Exercise input =
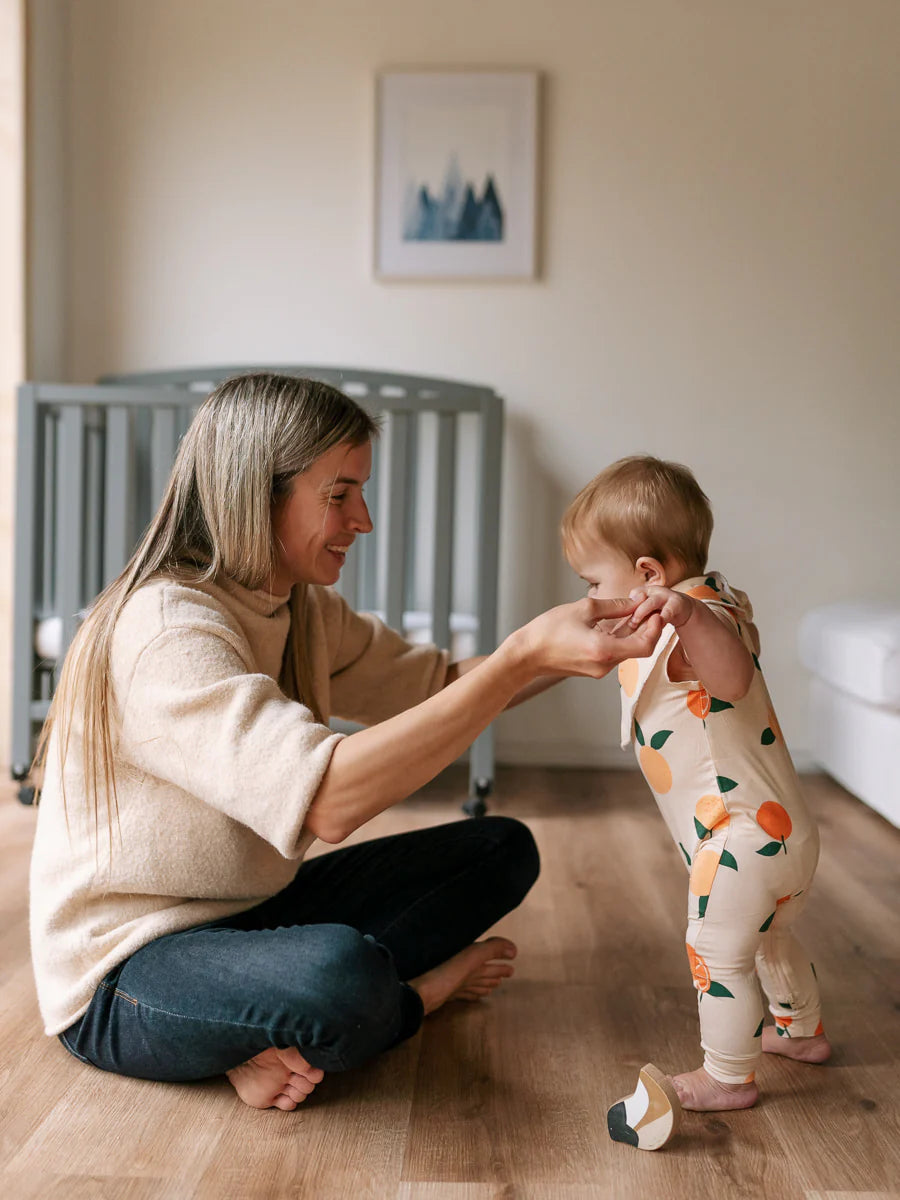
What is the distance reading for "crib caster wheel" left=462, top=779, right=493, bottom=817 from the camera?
246 cm

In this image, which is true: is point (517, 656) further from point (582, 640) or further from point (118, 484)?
point (118, 484)

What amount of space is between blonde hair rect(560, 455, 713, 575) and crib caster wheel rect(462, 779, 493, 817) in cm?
123

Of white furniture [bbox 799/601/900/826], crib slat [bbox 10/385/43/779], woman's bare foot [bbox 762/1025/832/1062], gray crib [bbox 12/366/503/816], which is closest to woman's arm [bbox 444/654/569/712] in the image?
woman's bare foot [bbox 762/1025/832/1062]

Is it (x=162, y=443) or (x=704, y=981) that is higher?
(x=162, y=443)

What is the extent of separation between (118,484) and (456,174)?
1.19 meters

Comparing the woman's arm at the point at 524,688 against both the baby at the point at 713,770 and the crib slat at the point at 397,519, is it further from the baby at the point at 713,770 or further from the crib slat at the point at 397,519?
the crib slat at the point at 397,519

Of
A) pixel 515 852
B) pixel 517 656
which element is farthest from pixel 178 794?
pixel 515 852

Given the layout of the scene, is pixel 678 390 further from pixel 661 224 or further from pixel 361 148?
pixel 361 148

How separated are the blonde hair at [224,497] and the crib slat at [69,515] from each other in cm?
130

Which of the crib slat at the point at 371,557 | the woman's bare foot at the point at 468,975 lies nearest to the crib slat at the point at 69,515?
the crib slat at the point at 371,557

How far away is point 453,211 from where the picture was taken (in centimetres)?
289

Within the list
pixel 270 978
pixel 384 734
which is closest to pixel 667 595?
pixel 384 734

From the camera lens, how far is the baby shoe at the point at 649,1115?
3.67 feet

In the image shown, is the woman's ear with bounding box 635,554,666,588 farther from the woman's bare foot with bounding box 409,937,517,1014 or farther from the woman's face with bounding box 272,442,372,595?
the woman's bare foot with bounding box 409,937,517,1014
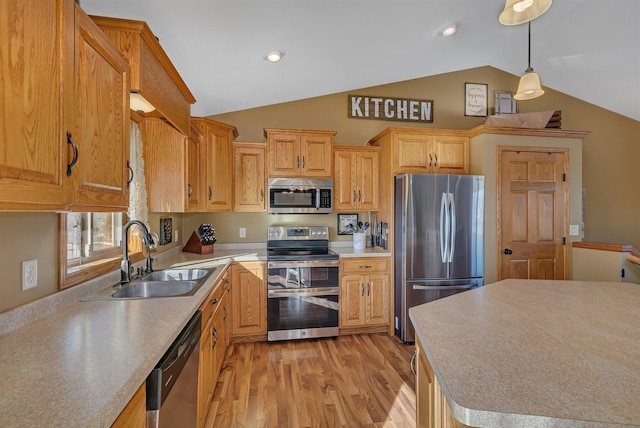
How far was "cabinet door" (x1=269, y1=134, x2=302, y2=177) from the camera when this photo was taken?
317cm

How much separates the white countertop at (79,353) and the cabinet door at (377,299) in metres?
2.01

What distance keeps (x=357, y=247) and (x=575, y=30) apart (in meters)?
3.14

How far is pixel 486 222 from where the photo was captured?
3.13 metres

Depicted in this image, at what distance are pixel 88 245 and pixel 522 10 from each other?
9.69 ft

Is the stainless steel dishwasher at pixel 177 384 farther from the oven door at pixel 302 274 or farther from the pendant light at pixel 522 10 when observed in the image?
the pendant light at pixel 522 10

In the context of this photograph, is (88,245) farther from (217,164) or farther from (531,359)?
(531,359)

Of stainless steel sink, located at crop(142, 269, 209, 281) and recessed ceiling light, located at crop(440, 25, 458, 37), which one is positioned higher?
recessed ceiling light, located at crop(440, 25, 458, 37)

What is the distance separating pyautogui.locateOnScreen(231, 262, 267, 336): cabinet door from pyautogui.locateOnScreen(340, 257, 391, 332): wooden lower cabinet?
0.82m

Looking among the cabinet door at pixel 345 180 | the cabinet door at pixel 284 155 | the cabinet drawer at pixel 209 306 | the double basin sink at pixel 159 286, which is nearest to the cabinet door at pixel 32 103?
the double basin sink at pixel 159 286

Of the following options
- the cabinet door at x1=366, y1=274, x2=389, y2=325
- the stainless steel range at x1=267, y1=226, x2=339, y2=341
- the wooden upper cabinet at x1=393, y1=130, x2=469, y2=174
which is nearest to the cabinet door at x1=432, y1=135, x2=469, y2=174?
the wooden upper cabinet at x1=393, y1=130, x2=469, y2=174

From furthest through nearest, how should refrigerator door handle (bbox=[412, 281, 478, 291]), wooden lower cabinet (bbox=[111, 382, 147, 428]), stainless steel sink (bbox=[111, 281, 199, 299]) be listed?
1. refrigerator door handle (bbox=[412, 281, 478, 291])
2. stainless steel sink (bbox=[111, 281, 199, 299])
3. wooden lower cabinet (bbox=[111, 382, 147, 428])

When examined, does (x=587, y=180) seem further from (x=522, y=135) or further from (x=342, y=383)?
(x=342, y=383)

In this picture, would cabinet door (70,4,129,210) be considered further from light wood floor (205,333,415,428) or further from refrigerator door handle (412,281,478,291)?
refrigerator door handle (412,281,478,291)

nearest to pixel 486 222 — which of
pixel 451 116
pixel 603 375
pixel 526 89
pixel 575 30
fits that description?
pixel 526 89
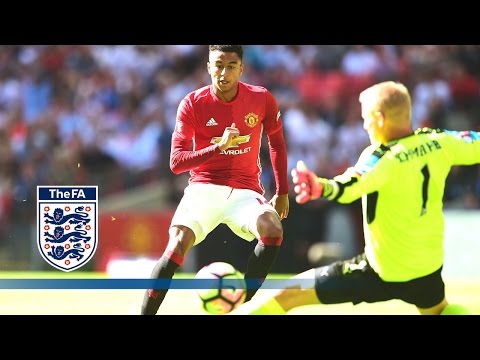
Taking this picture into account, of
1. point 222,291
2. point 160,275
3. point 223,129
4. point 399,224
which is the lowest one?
point 222,291

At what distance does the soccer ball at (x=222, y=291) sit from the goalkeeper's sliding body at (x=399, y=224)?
1.84ft

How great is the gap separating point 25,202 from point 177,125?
1224mm

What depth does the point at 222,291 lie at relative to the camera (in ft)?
18.9

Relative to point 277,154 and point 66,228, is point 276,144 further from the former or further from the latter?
point 66,228

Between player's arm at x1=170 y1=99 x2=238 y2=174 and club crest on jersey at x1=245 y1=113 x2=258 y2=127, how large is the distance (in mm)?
115

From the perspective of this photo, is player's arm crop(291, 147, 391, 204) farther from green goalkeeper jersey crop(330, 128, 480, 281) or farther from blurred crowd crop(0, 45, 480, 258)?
blurred crowd crop(0, 45, 480, 258)

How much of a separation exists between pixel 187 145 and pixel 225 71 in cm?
55

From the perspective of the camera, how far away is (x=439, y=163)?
5234mm

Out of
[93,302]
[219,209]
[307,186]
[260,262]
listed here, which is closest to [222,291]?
[260,262]

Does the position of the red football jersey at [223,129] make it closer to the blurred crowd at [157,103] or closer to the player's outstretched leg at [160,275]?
the blurred crowd at [157,103]

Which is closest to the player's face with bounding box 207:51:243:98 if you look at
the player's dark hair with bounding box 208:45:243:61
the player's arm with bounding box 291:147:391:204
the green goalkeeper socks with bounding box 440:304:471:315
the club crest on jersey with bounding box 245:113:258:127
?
the player's dark hair with bounding box 208:45:243:61
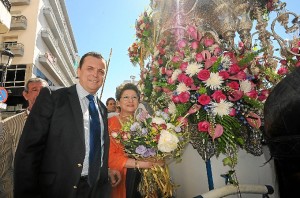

Task statement = Return every line above that contains the string "player", copying each one in full.

Solution to this problem =
Between player's arm at x1=170 y1=99 x2=238 y2=174 and club crest on jersey at x1=245 y1=113 x2=258 y2=127, how large is the distance (in mm)?
From the perspective of this photo, is player's arm crop(291, 147, 391, 204) farther from green goalkeeper jersey crop(330, 128, 480, 281) or farther from blurred crowd crop(0, 45, 480, 258)?
Does the position of the red football jersey at [223,129] make it closer to the blurred crowd at [157,103] or closer to the player's outstretched leg at [160,275]?
Which is closest to the player's face with bounding box 207:51:243:98 if you look at
the player's dark hair with bounding box 208:45:243:61
the player's arm with bounding box 291:147:391:204
the player's dark hair with bounding box 208:45:243:61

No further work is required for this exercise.